The entries need to be copied exactly as they stand, images left out.

Data entries
===

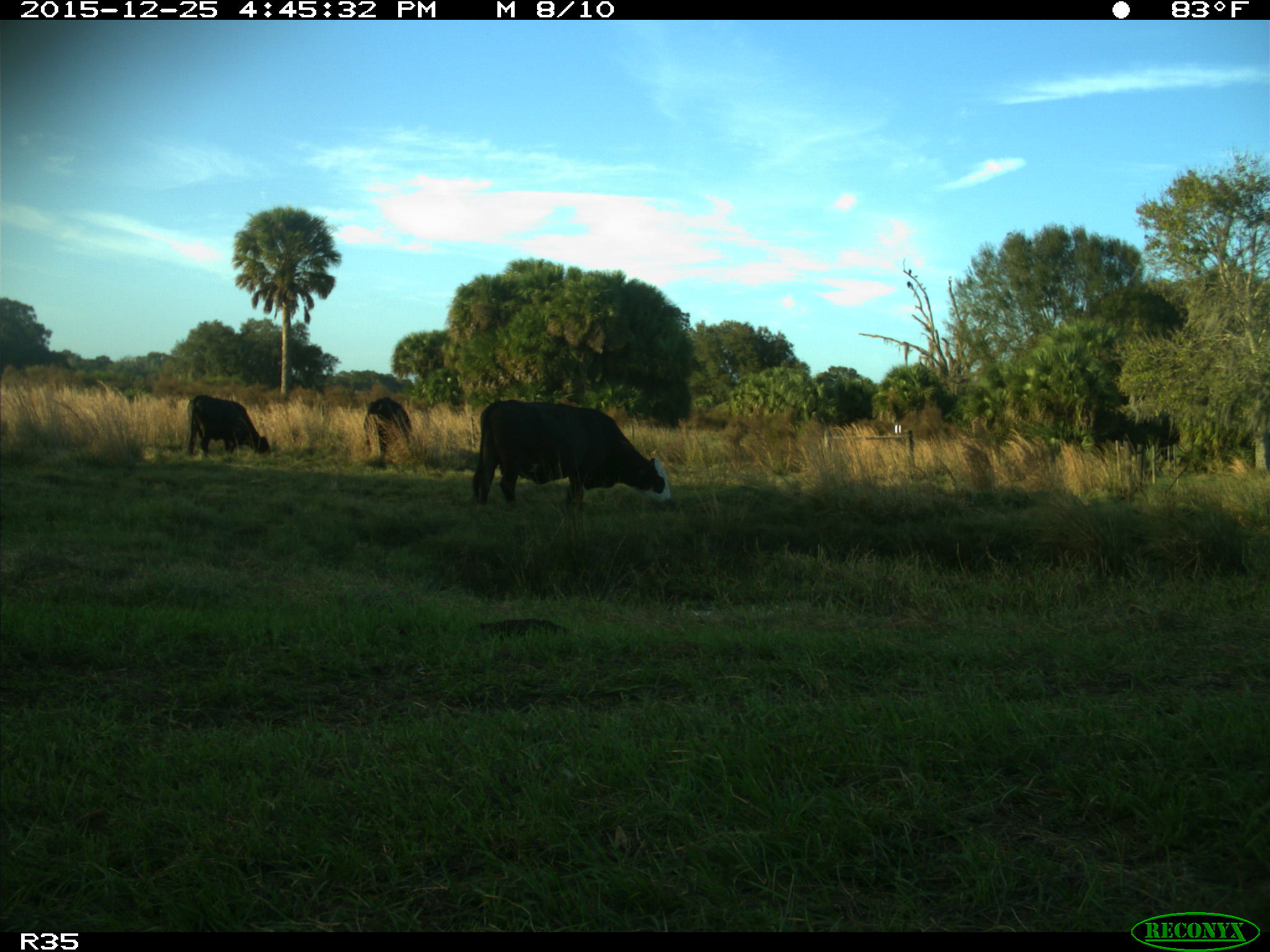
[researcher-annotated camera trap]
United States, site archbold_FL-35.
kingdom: Animalia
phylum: Chordata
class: Mammalia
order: Artiodactyla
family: Bovidae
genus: Bos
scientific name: Bos taurus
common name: domestic cow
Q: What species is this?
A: Bos taurus (domestic cow).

===

Your response
[researcher-annotated camera trap]
United States, site archbold_FL-35.
kingdom: Animalia
phylum: Chordata
class: Mammalia
order: Artiodactyla
family: Bovidae
genus: Bos
scientific name: Bos taurus
common name: domestic cow
Q: What species is this?
A: Bos taurus (domestic cow).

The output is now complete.